На пятый раз Эгле удовлетворенно кивнула.
— Вот, это хорошо, очень хорошо. Запомните, поклон должен быть как шлейф, как мантия, как хвост кометы — он тянется и сверкает. Это то, что остается у зрителя, что он с собой уносит. После Кармен я сорок минут кланялась! До сих пор вспоминают и будут вспоминать. — Она задумчиво посмотрела на себя в зеркало, помолчала, поправила и без того идеальную прическу, через зеркало следила за Катей и Сергеем. — Ну что же, «Пламя Парижа» мы зажгли, теперь до конкурса удержите это. В Москве к вам на урок не приду, нельзя, скажут, подсуживаю любимчикам.
Она снова резко повернулась в кресле, приопустив ресницы, посмотрела на Сергея, с головы до ног прошлась по нему оценивающим взглядом, улыбнулась — слегка, одними уголками губ — и отвернулась, как будто его и не было в зале.

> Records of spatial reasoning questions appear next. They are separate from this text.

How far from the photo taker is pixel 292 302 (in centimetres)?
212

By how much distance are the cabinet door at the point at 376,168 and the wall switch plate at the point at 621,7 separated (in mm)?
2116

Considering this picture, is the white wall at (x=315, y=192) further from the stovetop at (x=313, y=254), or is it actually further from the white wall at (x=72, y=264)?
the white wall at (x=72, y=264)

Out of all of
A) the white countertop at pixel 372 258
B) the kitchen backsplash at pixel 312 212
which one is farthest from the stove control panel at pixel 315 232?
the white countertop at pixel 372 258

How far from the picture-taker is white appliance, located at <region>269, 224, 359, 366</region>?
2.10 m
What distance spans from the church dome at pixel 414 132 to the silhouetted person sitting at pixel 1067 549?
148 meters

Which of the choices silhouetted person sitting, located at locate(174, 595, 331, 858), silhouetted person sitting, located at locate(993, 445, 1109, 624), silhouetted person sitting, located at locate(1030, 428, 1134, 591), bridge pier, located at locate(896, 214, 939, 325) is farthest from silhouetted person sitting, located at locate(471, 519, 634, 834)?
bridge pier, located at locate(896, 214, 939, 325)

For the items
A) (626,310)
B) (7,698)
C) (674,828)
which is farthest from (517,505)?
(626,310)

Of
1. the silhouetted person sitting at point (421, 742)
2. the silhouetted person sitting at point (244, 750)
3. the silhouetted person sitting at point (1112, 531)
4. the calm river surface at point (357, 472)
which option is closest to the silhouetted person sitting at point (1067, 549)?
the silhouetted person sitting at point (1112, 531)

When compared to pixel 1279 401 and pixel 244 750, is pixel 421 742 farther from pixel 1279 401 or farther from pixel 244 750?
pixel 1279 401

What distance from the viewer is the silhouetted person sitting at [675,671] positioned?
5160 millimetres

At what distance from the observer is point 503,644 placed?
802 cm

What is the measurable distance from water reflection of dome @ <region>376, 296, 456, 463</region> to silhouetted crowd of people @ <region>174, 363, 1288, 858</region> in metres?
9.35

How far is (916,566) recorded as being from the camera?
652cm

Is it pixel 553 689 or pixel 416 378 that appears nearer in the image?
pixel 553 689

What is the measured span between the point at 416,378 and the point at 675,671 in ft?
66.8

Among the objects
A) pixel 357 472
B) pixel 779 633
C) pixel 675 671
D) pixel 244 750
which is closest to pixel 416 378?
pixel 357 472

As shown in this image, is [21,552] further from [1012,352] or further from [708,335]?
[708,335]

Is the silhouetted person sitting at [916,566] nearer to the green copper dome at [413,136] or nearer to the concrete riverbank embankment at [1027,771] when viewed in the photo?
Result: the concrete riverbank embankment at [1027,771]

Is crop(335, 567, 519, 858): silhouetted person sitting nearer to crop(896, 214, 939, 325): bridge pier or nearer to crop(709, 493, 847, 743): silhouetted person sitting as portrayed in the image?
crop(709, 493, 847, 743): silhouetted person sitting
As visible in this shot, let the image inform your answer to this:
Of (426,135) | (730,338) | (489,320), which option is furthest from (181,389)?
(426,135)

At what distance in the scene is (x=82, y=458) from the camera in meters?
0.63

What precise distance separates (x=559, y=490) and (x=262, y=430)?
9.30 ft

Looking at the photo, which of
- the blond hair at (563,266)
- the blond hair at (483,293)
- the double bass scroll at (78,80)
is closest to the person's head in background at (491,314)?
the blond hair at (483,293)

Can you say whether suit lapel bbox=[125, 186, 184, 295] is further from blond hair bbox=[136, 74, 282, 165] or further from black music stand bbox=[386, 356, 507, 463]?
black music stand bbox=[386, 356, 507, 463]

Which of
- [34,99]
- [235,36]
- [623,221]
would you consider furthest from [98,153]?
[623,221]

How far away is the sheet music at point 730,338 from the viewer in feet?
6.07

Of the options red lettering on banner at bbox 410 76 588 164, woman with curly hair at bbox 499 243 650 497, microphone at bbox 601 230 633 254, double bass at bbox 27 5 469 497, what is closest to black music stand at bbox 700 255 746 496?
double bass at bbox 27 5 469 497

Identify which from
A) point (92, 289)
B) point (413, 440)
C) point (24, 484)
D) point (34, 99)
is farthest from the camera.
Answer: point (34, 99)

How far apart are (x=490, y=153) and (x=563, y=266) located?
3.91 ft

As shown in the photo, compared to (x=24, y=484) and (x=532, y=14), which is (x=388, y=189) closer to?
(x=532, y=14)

— Идем теперь, Вика, пошепчемся за кофе, а ребята пусть репетируют сами.
— Нет, сегодня мы не будем. Отдохнуть надо, — решительно заявил Сергей. — Ты, Стасик, тоже иди кофе пить, спасибо, здорово играл!
— Но, Сережа, мы хотели… — начала Катя.
— Мы хотели поехать в Лейден, погулять. Нельзя бесконечно репетировать. Сейчас помоемся, вздохнем, и я тебя отвезу в итальянское кафе. Давно собирались. Поедем?
— Не знаю… Я устала от всего этого… Сил нет ни на что…
Виктория и Эгле ушли, Максим со Стасиком у рояля смотрели запись репетиции. Сергей подошел к Кате, взял за руку.
— Поедем, пожалуйста, я хочу с тобой побыть.
— Да ты и так все время со мной!
— Да, но там по-другому…
Она смотрела на него снизу вверх, смущенно, испуганно и радостно. Тихо повторила:
— Да… по-другому.
Что-то важное произошло между ними сегодня, и надо было остаться одним, уехать из замка, забыть про балет, прислушаться к сердцу, понять. Катя и Сергей стремились к этому, но боялись ответа на вопрос: что они значат друг для друга без танца — не как партнеры, а как люди.
*Rond de jambe par terre(ронд де жамб партер) — круговое движение ногой по полу, одно из обязательных упражнений у станка — балетная терминология.
** Стоять у воды — балетный фразеологизм, то есть в последней линии кордебалета, пошло от Лебединого озера.